**PROVIDED INFORMATION**
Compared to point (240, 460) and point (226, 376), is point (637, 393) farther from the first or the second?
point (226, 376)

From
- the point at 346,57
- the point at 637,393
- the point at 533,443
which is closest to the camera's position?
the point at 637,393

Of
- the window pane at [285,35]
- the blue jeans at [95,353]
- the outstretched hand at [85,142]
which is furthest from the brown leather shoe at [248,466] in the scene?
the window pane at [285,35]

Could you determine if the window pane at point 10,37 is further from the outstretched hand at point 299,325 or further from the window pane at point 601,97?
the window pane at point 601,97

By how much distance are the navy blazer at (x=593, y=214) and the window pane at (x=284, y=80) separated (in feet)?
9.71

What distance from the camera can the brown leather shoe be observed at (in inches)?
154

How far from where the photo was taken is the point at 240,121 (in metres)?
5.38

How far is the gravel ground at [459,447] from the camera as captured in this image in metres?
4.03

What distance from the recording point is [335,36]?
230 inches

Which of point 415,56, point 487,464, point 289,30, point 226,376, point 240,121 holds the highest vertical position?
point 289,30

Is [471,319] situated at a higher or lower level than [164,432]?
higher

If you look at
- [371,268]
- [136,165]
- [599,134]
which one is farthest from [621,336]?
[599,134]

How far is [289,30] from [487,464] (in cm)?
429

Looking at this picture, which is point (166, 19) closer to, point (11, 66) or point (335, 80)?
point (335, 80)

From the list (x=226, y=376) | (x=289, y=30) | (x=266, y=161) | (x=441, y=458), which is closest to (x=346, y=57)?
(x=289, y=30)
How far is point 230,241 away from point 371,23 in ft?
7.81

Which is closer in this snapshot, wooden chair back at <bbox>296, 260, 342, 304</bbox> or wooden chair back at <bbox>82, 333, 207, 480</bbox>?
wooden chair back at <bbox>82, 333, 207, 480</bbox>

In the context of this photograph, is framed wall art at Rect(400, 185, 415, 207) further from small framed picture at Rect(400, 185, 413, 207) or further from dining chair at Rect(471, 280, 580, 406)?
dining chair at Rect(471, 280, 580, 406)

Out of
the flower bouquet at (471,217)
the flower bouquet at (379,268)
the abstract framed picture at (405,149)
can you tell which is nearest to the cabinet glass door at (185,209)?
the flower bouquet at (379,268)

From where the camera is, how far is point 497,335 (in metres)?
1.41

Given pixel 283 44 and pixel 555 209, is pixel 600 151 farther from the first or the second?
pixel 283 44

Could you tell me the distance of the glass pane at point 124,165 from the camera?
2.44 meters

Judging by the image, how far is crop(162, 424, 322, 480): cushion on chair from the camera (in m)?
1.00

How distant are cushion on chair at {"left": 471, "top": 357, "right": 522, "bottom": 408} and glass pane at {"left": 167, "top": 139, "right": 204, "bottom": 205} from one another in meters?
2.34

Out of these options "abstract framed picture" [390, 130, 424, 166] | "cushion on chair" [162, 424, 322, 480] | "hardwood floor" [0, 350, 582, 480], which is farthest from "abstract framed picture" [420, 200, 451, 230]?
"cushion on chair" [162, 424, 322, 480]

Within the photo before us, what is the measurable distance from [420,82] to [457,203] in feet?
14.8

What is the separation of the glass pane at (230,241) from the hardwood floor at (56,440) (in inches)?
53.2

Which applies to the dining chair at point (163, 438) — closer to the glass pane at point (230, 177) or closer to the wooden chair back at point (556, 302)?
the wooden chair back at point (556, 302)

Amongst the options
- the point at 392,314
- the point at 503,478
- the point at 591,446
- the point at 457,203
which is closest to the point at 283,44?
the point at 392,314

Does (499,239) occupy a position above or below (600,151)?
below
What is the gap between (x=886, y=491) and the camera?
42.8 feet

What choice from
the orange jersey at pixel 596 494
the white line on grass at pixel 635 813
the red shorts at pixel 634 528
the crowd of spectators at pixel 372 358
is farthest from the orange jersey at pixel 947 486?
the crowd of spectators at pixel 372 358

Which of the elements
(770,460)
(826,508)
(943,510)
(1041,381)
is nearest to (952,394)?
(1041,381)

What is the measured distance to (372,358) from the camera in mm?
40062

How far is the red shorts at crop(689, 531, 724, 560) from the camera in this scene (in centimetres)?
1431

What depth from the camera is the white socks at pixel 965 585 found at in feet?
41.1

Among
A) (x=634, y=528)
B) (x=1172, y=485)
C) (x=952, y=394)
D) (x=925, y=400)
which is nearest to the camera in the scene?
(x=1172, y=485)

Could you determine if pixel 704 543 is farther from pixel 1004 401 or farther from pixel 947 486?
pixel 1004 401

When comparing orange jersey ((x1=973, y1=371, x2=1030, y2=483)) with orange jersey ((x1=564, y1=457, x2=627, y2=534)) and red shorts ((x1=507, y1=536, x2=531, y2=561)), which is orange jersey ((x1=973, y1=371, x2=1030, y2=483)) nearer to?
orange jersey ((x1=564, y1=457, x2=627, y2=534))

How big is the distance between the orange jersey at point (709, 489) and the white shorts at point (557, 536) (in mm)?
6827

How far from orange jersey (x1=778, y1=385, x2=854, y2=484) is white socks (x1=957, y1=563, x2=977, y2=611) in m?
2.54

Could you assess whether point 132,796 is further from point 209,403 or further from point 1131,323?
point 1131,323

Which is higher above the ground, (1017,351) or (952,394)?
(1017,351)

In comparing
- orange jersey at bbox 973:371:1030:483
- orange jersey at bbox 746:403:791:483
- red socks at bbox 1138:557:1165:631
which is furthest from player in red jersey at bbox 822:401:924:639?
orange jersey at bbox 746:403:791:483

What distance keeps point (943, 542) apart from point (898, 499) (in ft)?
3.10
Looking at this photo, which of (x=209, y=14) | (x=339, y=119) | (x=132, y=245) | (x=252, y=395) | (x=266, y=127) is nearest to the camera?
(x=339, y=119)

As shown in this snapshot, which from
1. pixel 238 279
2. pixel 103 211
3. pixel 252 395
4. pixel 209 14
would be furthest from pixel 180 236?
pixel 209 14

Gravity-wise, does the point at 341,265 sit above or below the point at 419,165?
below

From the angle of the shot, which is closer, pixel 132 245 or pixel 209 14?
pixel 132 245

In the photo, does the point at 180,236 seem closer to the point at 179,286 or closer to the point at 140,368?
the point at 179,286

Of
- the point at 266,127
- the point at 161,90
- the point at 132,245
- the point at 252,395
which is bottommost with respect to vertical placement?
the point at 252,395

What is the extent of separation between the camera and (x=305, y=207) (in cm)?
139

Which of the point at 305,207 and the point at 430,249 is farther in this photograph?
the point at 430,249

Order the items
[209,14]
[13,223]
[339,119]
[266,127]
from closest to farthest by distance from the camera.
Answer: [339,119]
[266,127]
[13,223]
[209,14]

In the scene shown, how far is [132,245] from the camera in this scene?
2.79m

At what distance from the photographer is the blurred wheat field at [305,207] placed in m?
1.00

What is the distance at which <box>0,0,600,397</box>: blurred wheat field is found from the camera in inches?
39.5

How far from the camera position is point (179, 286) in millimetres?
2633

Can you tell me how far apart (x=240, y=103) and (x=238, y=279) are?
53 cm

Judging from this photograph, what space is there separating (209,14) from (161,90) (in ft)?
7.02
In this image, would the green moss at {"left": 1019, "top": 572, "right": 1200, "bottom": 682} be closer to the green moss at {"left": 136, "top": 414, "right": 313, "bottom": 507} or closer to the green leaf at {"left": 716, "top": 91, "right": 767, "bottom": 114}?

**WHAT TO WORK ON**
Output exactly the lines above, from the one holding "In the scene shown, how" through the end of the data, including the first and last.

**THE ANSWER**
In the scene shown, how far is [132,245] from the camera in this scene?
2.79m

At what distance from the photographer is the blurred wheat field at [305,207] placed in m?
1.00

What is the distance at which <box>0,0,600,397</box>: blurred wheat field is found from the camera in inches?
39.5

How far from the camera position is point (179, 286) in millimetres?
2633

Can you tell me how far apart (x=240, y=103) and (x=238, y=279) are?
53 cm

Judging from this photograph, what space is there separating (209,14) from (161,90) (in ft)?
7.02
In this image, would the green moss at {"left": 1019, "top": 572, "right": 1200, "bottom": 682} be closer to the green moss at {"left": 136, "top": 414, "right": 313, "bottom": 507} or closer to the green leaf at {"left": 716, "top": 91, "right": 767, "bottom": 114}?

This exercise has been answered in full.